1D Chess
Overall reception
- Many found it “fun,” “silly,” and surprisingly engaging for such a small puzzle.
- Several admitted it took multiple retries or hints to solve, even if they consider themselves decent at chess.
- A few were frustrated by stalemates or notation and felt “too dumb for chess” or didn’t enjoy it.
- Some compared it favorably to obligation-free chess puzzles and added it to game collections (e.g., an “HN Arcade”).
Rules, notation, and UX
- Multiple commenters struggled to read the move notation (e.g., “N4 N5”).
- Others explained: each move is
<piece letter><destination index>, indices from left starting at 1; moves come in pairs (white, then black). - The hint text was reported as hard to read; some sought external explanations or source-code issue threads.
Solution, strategy, and engine play
- Consensus: White has a forced win from the starting position; lines beginning with 1. N4 are key.

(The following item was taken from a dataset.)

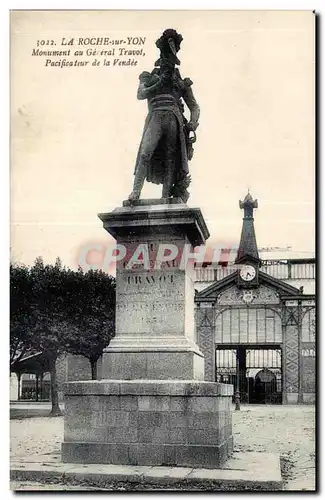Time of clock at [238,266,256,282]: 4:32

- Several detailed winning sequences (mate in 5 or 6), often involving sacrificing the knight and exploiting zugzwang.
- Some noted that trying to win “the wrong way” (e.g., immediate rook captures) leads to stalemate.
- A few criticized the implementation for not always giving Black’s strongest defense and thus presenting mate in 5 when theory suggests mate in 6.
Stalemate rule confusion and debate
- A major subthread centers on stalemate: why positions that “feel like checkmate” are draws.
- Explanations: in chess you cannot move into check or “capture” the king; if a side has no legal moves and is not currently in check, it’s stalemate (a draw).
- Examples include situations where a rook is blocked by a knight, so the king is boxed in but not attacked.
- Some dislike this rule, arguing it “feels like a victory”; others defend it as a core feature that makes endgames more subtle and allows the weaker side to aim for draws.
Variants, related games, and dimensionality
- Commenters linked 1D chess to other effectively 1D games: Backgammon, Mancala, various race games, Monopoly, and 1D Go (Alak).
- There was discussion over what “dimensions” mean in board games; some argued any game state can be encoded in 1D, others used “1.5D” informally for stacked boards.
- People mentioned other minimalist or abstracted games (1D Pacman, go variants, “Mind Chess,” “Mornington Crescent”) as sharing a similar playful, conceptual spirit.